■ SELECTED TEXT ■
Posted by Shelley Glazer and Brandon King
Cyber attacks are on the rise; this is especially the case during the COVID-19 pandemic. And the stakes are high; Target’s 2013 data breach, for example, gave rise to $248 million in remediation expenses. Of course, Target’s breach isn’t an isolated incident, just ask Sony, Home Depot, Yahoo!, and the World Health Organization. See WHO reports fivefold increase in cyber attacks, urges vigilance, World Health Organization (“Since the start of the COVID-19 pandemic, WHO has seen a dramatic increase in the number of cyber attacks directed at its staff, and email scams targeting the public at large.”).
So, are you covered by insurance? CGL policies generally don’t cover damages arising from cyber attacks and related data breaches; those policies usually cover damage to tangible property, not intangible property, like electronic data. In fact, recent CGL policies contain exclusions for loss of or damage to electronic data. Business-interruption and E&O policies may provide coverage, and the same is true of commercial-crime policies. Of course, whether any particular policy provides coverage in the event of a cyber attack turns on the policy’s language. However, given the trend towards cyber-specific policies, coverage under traditional policies is becoming less common. See Jes Alexander, Anatomy of a Data Breach—What Cyber Policies Should Cover, 13 J. Tex. Ins. L. 5 (2015) (“Those companies that rely solely upon CGL or other general policies do so at great peril.”). Companies should, as a matter of prudence, engage counsel to ascertain whether and to what extent they are covered in the event of a data breach.
When evaluating a cyber-insurance policy, companies should pay particular attention to whether the policy’s coverage is first party, third party, or both. First-party coverage will deal with the insured’s own losses resulting from a cyber attack, while third-party coverage concerns the insured’s liability to others resulting from breach or cyber event. Given the complex nature of cyber breaches and the often sensitive nature of information at issue, companies should ensure their policies contain both coverage sections (and this is usually the case).
Additionally, many companies confident in the strength of their cybersecurity infrastructure might be unaware that an increasing number of cyber attacks are aimed at third-party vendors. For this reason, companies should engage in a thorough vetting of any particular vendor’s cybersecurity practices, consult with counsel to strength indemnity resulting from a vendor breach and, most importantly, ensure that both the company’s and the vendor’s insurance policies cover losses stemming from a cyber attack.
There are a variety of cyber-related coverages to choose from; some are broad, cyber-liability polices—which address harm resulting from cyber activities (e.g., unauthorized disclosure of private information), as well as cyber infringement, injury or damage to information systems, notification expenses, e-theft, and cyber extortion. Then there’s event-management or breach-remediation coverage, which may cover costs related to managing a data breach (sometimes including a breach of a cloud service or other third party storing your data), such as costs associated with providing notification to compromised individuals, restoring lost data, and hiring legal counsel, public-relations consultants and forensic investigators. Crime-specific policies are also helpful, as they provide coverage for a variety of theft-based cybercrimes that may not be covered by your cyber policy. And what about business-interruption losses caused by a hacker-driven network failure (which would probably not be covered in your typical business-interruption policy)? Consider network-interruption coverage, which covers losses stemming from disruption of business activities caused by cybercriminals; this is often the case with distributed denial-of-service (DDoS) attacks. In sum, there exist myriad coverage options for those looking to ensure protection in the event of a cyber attack.

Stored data
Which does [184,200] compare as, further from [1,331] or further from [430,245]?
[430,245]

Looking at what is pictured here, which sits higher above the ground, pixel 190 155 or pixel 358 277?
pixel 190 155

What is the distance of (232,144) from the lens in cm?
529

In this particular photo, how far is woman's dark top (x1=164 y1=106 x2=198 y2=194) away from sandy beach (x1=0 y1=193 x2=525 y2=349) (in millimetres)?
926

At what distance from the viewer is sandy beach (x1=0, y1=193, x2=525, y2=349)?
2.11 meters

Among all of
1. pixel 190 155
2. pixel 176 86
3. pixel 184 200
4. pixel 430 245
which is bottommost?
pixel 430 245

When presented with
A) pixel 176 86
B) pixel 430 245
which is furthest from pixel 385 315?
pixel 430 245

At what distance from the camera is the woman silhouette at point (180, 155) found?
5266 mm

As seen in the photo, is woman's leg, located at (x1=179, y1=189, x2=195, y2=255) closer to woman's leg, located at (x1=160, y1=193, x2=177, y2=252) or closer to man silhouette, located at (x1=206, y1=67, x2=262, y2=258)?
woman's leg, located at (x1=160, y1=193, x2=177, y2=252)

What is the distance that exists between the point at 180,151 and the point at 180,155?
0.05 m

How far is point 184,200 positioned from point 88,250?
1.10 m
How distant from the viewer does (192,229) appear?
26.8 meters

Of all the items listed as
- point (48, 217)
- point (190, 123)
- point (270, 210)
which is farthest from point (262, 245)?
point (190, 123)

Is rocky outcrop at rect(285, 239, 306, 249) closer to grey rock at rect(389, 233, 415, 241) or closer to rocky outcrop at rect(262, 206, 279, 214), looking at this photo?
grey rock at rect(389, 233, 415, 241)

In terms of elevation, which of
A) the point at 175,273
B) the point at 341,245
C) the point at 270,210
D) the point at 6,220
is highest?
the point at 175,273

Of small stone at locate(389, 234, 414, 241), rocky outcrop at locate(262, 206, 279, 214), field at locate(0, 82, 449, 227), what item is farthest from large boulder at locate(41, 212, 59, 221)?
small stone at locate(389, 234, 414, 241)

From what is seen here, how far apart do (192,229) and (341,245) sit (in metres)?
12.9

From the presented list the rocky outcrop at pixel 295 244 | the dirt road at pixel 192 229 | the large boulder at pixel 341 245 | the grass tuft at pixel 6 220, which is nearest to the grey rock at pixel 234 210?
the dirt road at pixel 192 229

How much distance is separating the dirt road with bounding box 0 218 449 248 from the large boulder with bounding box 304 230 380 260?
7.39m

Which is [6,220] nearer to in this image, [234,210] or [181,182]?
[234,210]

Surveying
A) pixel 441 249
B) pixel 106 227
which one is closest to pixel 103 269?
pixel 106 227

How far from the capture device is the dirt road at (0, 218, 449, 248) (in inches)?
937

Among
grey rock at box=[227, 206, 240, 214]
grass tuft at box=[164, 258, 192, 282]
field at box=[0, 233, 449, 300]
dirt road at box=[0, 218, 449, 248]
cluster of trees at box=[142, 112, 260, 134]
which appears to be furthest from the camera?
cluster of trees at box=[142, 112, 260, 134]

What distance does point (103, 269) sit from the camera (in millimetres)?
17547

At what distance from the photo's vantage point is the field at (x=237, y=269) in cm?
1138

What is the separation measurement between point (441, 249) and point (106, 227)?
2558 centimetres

■ ACTION ITEM ■
Reproduce the part of the cyber-insurance text that begins with the words "When evaluating a" and stops after "usually the case).", replacing "sensitive" with "confidential".

■ FINAL ANSWER ■
When evaluating a cyber-insurance policy, companies should pay particular attention to whether the policy’s coverage is first party, third party, or both. First-party coverage will deal with the insured’s own losses resulting from a cyber attack, while third-party coverage concerns the insured’s liability to others resulting from breach or cyber event. Given the complex nature of cyber breaches and the often confidential nature of information at issue, companies should ensure their policies contain both coverage sections (and this is usually the case).